Although Roh received a funeral in the state, Chun was not. He had been known as the “butcher of Gwangju”.

Roh did not apologize directly for the crackdown but his son visited Gwangju to pay his respects and to apologize on behalf his father who had been bedridden for 10 years prior to his death.

Following the assassination Park Chung-Hee (his mentor and ex-army general), Chun extended military-backed government to the country. He was in control since 1961.

While South Koreans were subject to massive human rights violations during their dictatorships back-to-back, the nation’s economy rebounded dramatically after the Korean War of 1950-1953.

Chun's family held a funeral service at Seoul's Severance Hospital before taking his remains to a memorial park for cremation. Pictured in 1997

Chun’s family conducted a funeral at Seoul’s Severance Hospital, before cremating his remains in a memorial park. Photographed 1997

Other than the brutal crackdown in Gwangju Chun’s government also detained tens or thousands of other dissidents throughout the 1980s. These included the future president and Nobel Peace Prize winner Kim Dae Jung.

Kim was then an important opposition leader and was sentenced initially to death by military tribunals for fomenting Gwangju’s uprising.

Kim was finally released from prison after the United States intervened.

In an effort to be recognized internationally, Chun’s government pushed for the bid to host 1988 Olympics.

Officials tried to beautify this country for foreigners by carrying out massive house cleanings, roundups of homeless people and large-scale home clearings. 

A mourner bows at a memorial altar for the late former South Korean dictator Chun Doo-hwan

One mourner kneels before the memorial altar of Chun Doohwan (ex-dictator in South Korea)

Chun’s government was also instrumental in international adoptions for Korean children mostly to European and American families.

It created the largest global diaspora for adoptees.

Chun was president when more than 60,000. Most were born to unmarried mothers with stigmatized children who felt pressured into giving up their infants.

His dictatorship eventually led to massive national protests that prompted Chun into accepting a constitutional amendment to permit direct presidential election.

This marked the beginning of South Korea’s democratic transition.

Roh, the governing candidate for the party, was elected due to a division of vote between Kim Dae Jung, a Liberal Opposition candidate, and Kim Youngsam, his Chief Rival.

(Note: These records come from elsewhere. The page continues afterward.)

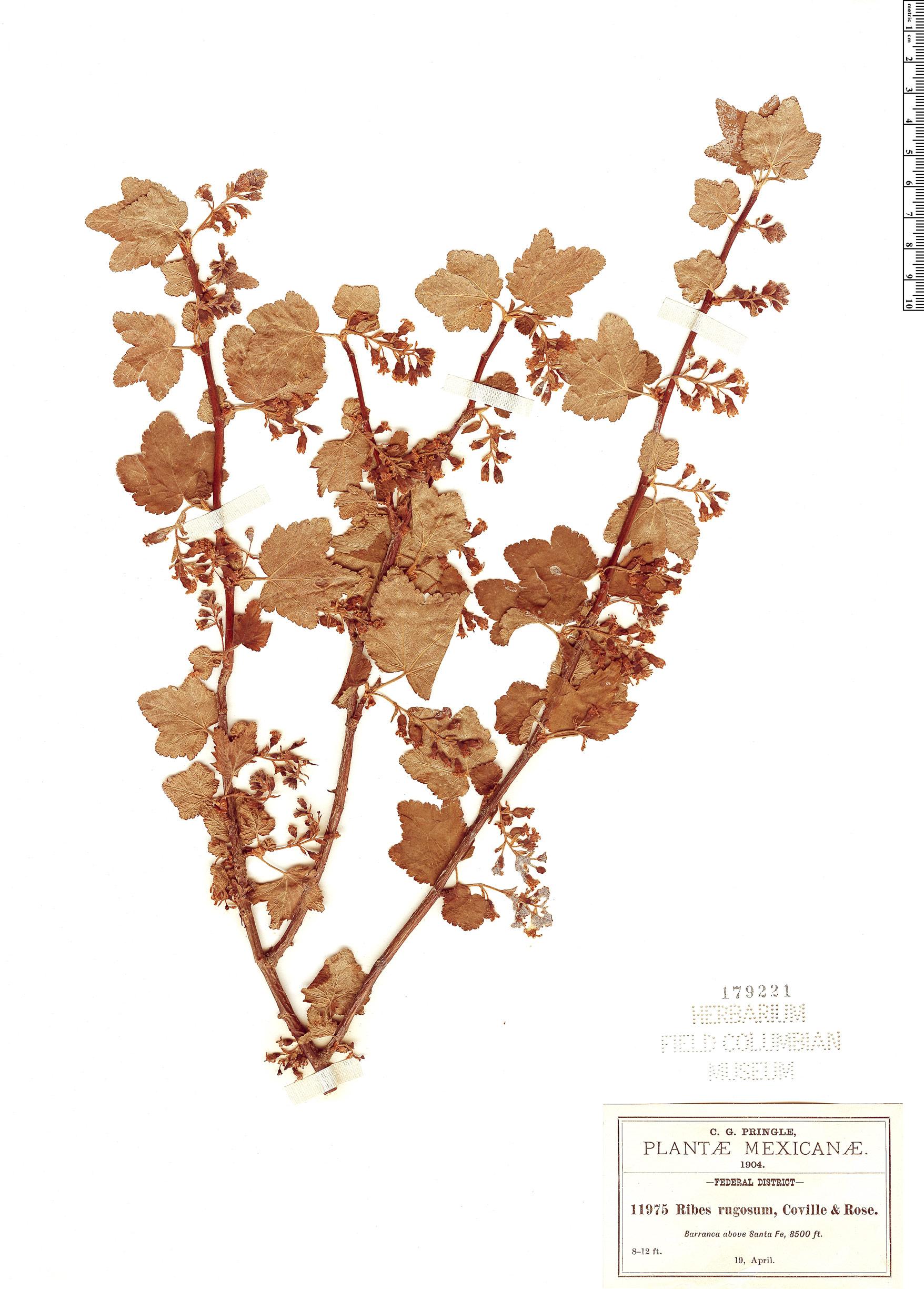 Specimen: Ribes rugosum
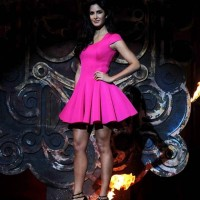 Katrina Kaif in Pink Dress pictures 2013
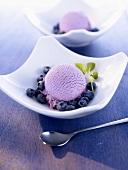Blueberry ice cream with fresh blueberries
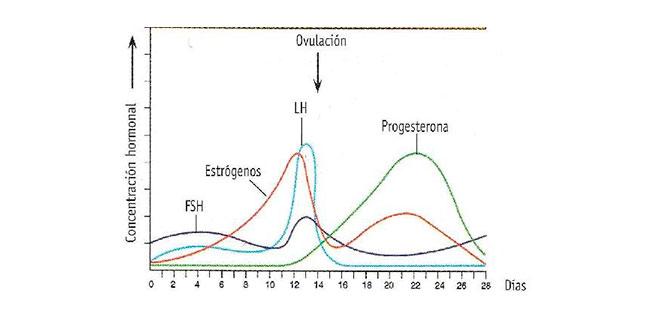 Ovulation graphic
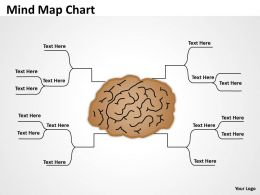 Mind Map Photograph Chart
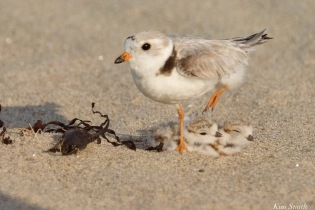 Piping Plover Clam Fam Day Hatching Day #2 Afternoon copyright Kim Smith - 23 of 52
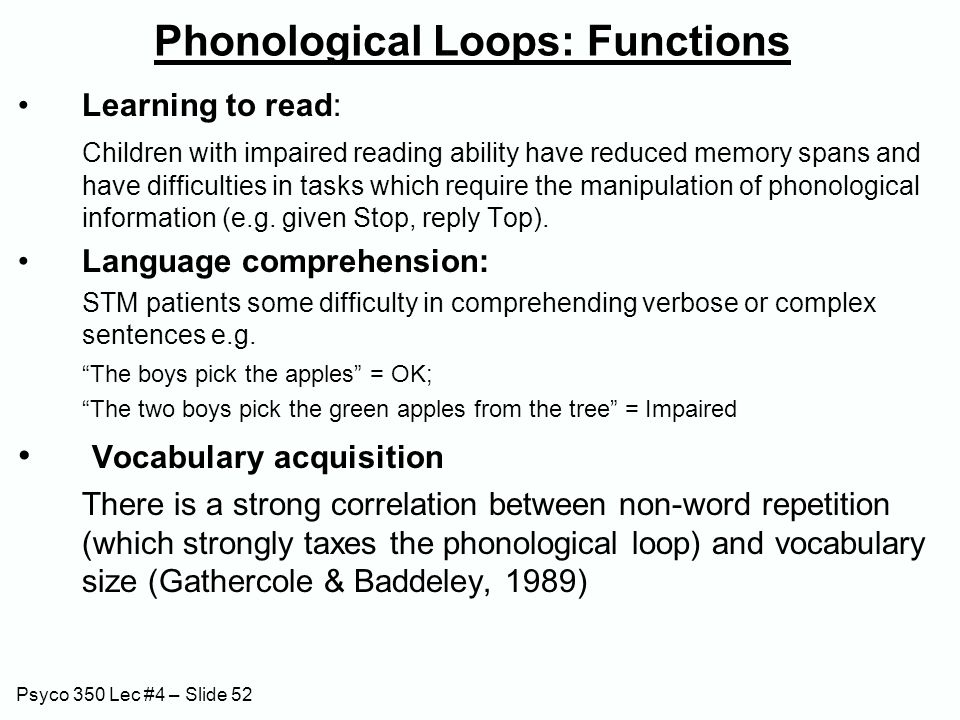 Psyco 350 Lec #4 – Slide 52 Phonological Loops: Functions Learning to read: Children with impaired reading ability have reduced memory spans and have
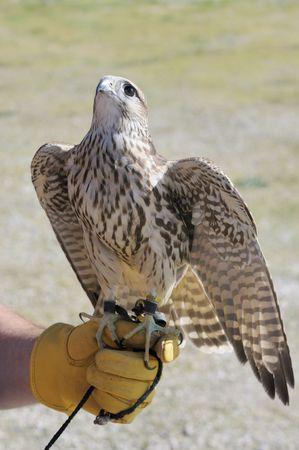 merlin falcon: MerlinGeofalcon cross sitting on the glove of a falconer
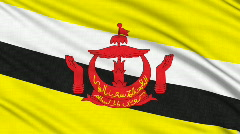 Brunei Flag, with real structure of a fabric Stock Footage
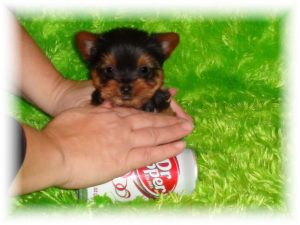 Cheap Teacup Puppies For Sale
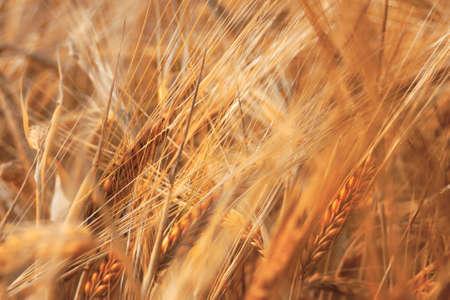 Wheat - Dream Image with Ripe Wheat photo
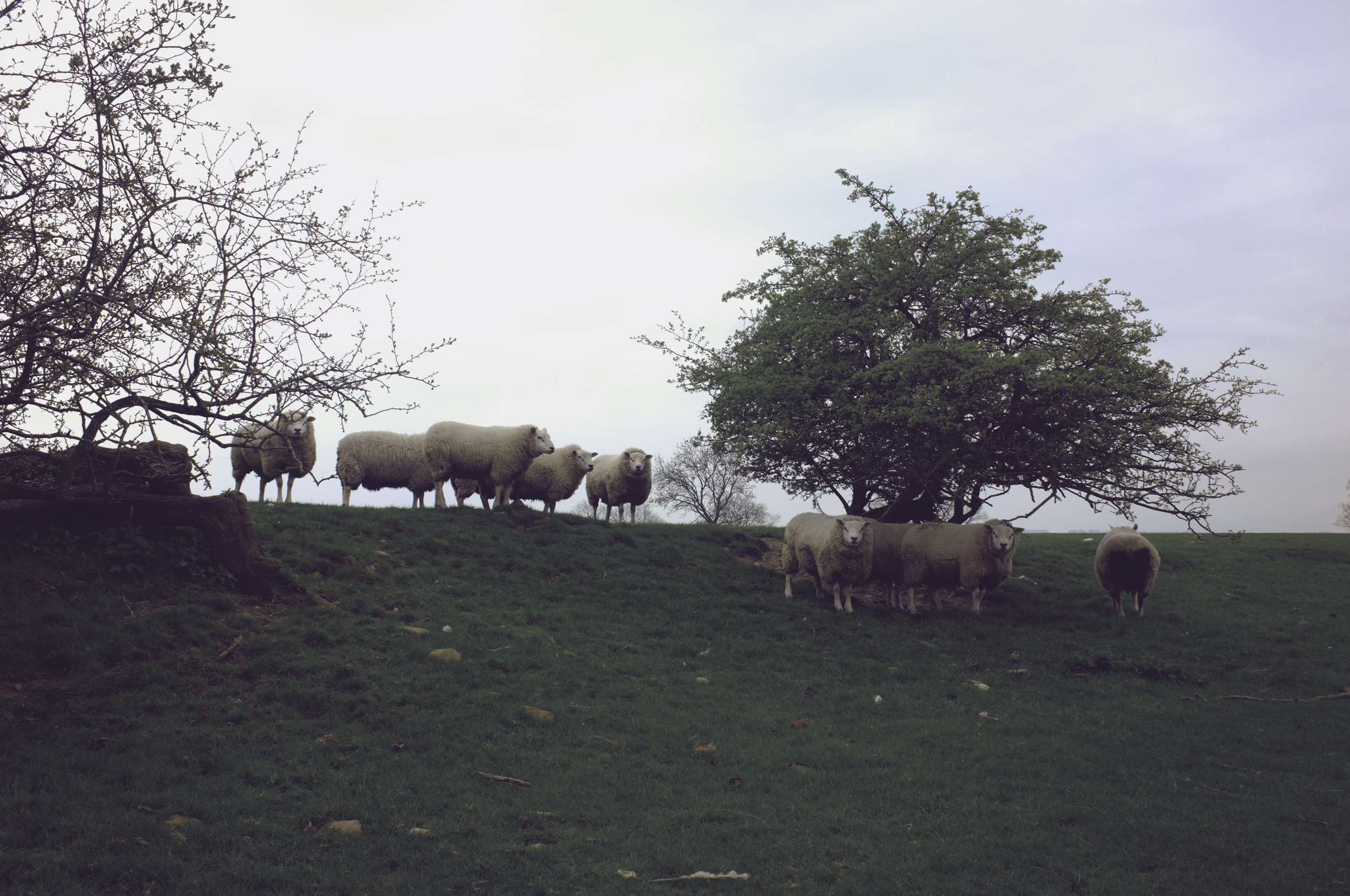 These sheep stand next to Grandpa's resting place, now where Grannie will rest also, overlooking Meadowbarn, Bridge Banks, and the glorious Yorkshire countryside.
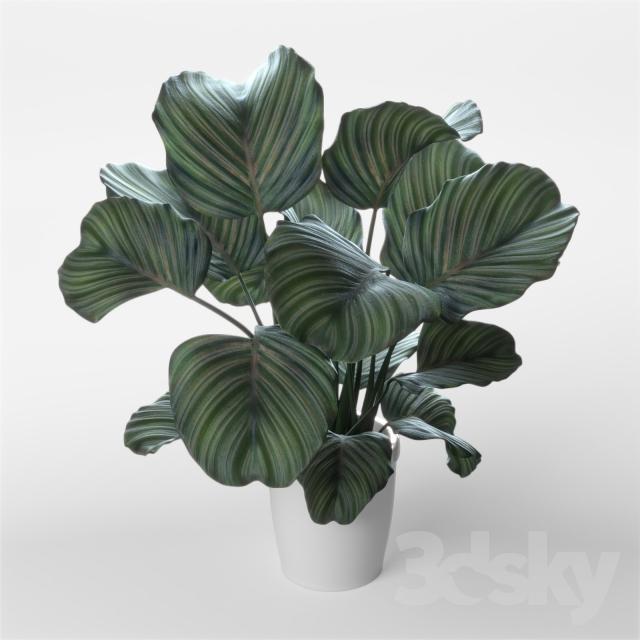3d models plant calathea orbifolia. Black Bedroom Furniture Sets. Home Design Ideas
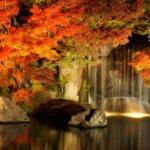 関東の紅葉狩りの名所や穴場まとめ!ライトアップや見頃の時期も紹介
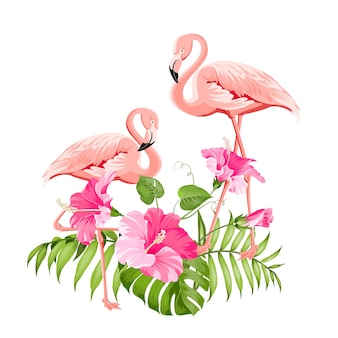 Fleur tropicale et flamants roses sur fond blanc. illustration vectorielle.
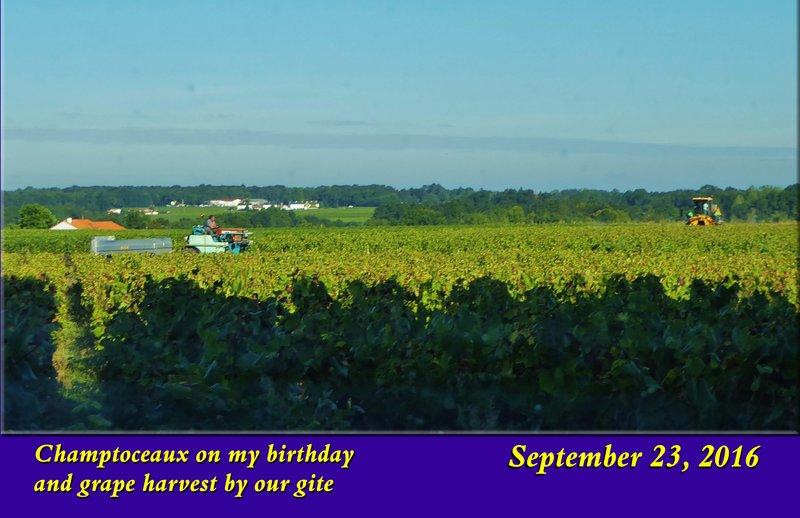Vineyard near La-Haie-Fouassière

Chun pictured leaving a district court after attending an appellate trial on the charge of libel in Gwangju, South Korea, in August this year

After attending the appellate trial in Gwangju (South Korea) in August, Chun was seen leaving a district Court.

Kim Young-sam was elected president in 1993 after Roh had left office. He also tried Chun and Roh as part of a Reform drive.

Two ex-presidents were convicted for mutiny over the Gwangju crackdown as well as corruption. Chun was sentenced as a capital punishment and Roh, to 22 1/2 years imprisonment.

Later, the Supreme Court reduced these sentences to life imprisonment by Chun and 17 year for Roh.

Roh and Chun had spent about two years behind bars. In late 1997, they were granted a pardon by Kim Dae-jung (then President of the Republic), who wanted national reconciliation.